# Will my Fuji lens work with a Nikon D3000?



## Gabe5017 (Jul 8, 2010)

Im pretty new to photography,and found my dads old Fujica AX-3 SLR.

Its a promaster spectrum 7 1A 55MM. Will it mount to my nikon D3000?


----------



## Flash Harry (Jul 10, 2010)

Probably not, without an adapter of some sort, Fuji digi cameras use nikon bodies so lens are no problem but older bodies have a different mount to nikons F mount.


----------



## Dwig (Jul 10, 2010)

Gabe5017 said:


> Im pretty new to photography,and found my dads old Fujica AX-3 SLR.
> 
> Its a promaster spectrum 7 1A 55MM. Will it mount to my nikon D3000?



The item that you've spec'ed, "Promaster Spectrum 7 1a 55mm", is a skylight filter attached to the lens on hte AX-3. Filters don't fit "cameras", they fit "lenses". 

The filter is the wrong size to fit the common Nikkor lenses such as the 18-55mm kit lens that is usually bundled with a D3000. That lens requires a 52mm filter and won't accept a 55mm filter. Forget the old filter anyway. It is a cheap housebrand filter.

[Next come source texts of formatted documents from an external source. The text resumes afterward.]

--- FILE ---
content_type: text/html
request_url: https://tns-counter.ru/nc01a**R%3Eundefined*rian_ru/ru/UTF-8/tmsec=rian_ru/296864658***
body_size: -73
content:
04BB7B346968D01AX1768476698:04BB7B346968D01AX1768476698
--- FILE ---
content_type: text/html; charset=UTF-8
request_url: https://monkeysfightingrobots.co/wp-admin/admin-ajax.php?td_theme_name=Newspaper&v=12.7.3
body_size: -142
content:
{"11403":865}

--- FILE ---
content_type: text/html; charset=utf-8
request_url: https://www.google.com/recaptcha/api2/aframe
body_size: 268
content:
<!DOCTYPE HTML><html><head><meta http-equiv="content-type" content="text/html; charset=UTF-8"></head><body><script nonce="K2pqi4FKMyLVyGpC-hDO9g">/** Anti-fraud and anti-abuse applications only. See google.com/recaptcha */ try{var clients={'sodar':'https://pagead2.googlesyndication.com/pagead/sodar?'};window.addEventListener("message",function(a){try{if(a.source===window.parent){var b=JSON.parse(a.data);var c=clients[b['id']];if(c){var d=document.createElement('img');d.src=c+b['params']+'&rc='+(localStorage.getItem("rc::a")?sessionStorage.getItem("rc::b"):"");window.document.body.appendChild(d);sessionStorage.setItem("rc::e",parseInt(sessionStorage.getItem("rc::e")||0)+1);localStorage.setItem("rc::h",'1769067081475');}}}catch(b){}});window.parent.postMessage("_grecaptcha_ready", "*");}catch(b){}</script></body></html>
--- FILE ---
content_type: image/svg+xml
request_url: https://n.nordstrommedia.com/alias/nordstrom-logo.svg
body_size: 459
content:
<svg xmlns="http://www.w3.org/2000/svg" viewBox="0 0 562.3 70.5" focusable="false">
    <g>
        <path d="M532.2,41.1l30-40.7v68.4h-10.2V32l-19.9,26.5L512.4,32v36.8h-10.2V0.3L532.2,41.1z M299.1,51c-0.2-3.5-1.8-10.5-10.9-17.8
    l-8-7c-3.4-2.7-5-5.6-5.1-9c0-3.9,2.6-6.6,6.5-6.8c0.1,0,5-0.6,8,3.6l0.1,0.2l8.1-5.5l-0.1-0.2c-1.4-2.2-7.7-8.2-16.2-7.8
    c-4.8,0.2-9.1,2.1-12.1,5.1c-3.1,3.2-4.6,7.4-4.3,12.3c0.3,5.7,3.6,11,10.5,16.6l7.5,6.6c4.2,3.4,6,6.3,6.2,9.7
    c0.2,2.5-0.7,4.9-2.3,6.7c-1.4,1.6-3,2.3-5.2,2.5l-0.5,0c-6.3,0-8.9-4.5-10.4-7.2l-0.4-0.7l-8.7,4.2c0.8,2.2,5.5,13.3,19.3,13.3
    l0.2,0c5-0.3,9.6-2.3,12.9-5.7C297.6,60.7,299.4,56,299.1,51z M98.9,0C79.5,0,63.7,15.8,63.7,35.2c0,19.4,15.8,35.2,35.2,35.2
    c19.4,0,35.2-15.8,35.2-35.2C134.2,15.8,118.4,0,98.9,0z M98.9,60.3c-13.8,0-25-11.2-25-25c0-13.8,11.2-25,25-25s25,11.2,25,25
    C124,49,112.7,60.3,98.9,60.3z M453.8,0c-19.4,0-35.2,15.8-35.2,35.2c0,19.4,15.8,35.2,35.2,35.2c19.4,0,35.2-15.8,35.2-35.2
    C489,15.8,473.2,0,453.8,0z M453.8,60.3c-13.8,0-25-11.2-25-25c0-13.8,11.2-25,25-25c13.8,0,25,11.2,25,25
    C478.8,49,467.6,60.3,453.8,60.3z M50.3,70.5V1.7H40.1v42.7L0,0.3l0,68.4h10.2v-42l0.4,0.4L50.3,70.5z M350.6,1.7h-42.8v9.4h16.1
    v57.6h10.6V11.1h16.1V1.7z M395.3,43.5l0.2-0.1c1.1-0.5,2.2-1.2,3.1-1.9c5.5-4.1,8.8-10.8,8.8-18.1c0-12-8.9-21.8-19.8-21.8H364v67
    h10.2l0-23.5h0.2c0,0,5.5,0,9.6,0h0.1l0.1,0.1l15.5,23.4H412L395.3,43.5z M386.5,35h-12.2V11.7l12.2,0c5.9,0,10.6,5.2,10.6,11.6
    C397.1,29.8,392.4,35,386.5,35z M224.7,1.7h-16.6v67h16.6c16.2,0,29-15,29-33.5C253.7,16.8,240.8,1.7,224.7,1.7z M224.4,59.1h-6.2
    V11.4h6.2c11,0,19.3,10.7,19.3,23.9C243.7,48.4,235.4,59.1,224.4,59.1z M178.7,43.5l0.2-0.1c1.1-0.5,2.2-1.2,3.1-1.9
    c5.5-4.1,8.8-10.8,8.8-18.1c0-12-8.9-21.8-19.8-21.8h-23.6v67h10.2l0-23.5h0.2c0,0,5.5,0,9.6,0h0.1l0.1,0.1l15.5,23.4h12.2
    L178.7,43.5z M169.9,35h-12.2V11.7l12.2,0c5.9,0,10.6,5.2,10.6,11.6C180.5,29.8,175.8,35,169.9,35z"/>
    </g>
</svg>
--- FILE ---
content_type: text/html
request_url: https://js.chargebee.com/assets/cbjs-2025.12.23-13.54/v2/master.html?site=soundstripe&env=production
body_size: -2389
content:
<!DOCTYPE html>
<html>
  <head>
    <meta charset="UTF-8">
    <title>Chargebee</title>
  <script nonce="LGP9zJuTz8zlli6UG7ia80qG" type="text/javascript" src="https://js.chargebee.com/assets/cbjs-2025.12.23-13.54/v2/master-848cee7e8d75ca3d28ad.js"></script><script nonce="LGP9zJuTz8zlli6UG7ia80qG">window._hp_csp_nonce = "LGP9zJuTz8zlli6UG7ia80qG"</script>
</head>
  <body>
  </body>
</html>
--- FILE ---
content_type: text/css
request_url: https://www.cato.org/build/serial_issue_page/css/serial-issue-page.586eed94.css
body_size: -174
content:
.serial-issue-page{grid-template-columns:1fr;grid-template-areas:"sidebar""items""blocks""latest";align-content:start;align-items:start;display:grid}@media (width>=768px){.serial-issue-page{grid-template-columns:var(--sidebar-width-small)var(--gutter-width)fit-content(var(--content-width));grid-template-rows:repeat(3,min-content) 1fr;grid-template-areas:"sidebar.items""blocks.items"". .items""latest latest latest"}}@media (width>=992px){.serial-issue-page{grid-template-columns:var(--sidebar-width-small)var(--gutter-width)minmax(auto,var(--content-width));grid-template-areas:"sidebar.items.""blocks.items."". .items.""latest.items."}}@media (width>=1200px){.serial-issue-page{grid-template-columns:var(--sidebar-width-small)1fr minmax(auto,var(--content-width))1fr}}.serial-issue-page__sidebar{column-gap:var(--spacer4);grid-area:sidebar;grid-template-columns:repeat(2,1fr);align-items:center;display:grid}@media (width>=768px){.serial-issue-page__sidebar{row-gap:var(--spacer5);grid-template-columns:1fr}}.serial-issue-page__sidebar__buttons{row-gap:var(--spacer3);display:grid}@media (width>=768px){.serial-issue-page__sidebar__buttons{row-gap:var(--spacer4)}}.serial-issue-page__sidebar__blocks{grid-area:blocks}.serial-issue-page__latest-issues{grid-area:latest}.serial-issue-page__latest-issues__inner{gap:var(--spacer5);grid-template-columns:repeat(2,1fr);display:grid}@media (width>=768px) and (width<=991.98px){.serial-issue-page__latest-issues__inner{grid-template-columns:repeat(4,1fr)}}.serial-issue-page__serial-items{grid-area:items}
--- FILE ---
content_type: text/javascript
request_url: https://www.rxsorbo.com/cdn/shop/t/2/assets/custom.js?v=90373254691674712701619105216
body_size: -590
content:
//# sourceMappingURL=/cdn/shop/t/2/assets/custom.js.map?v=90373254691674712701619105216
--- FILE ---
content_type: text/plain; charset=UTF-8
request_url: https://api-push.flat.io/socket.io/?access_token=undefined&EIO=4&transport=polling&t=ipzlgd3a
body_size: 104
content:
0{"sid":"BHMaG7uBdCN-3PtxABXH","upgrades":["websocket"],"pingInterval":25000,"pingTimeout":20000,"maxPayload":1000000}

The lens on the AX-3 will use Fujica's X-mount. These lenses can't be adapted to Nikon F mount with a simple adapter as any adapter would put the lens too far forward away from the sensor to allow proper focus at normal distances. Fujica's X-mount cameras were rather unsuccessful, they ran for only about 5 years and sales were modest. The odds of anyone marketing an adapter with an added relay lens to allow proper focus is all but nil. Even if such an adapter existed, there would be no connection to your camera's meter, focusing mechanism, and iris stop down mechanism. The lens would be difficult to use.


----------



## Formatted (Jul 10, 2010)

To translate the above. Answer No.


----------



## Gabe5017 (Jul 10, 2010)

thanks for the input. I'll prob end up not selling the fuji, considering that I think film photography is fun as hell.

but thanks for telling me. Kinda a bummer


----------



## emceeaye (Jan 29, 2011)

*Hi Dwig, 

I saw your post in response to a thread started by someone about 6  months ago wanting to know if a Fuji lens will mount a Nikon D3000.  You  stated that it won't mount and that there is unlikely to be an adapter  to allow it to mount.  I ask because I also inherited a lens with a fuji  mount--the Tamron AF Asph Wide Angle lens 20-40mm f/2.7-3.5--and I'd  like to mount it to my Nikon D40x. Would this lens mount to the D40x,  and if not, is there hope of finding an adapter for it?  

Thank you in advance.
*


----------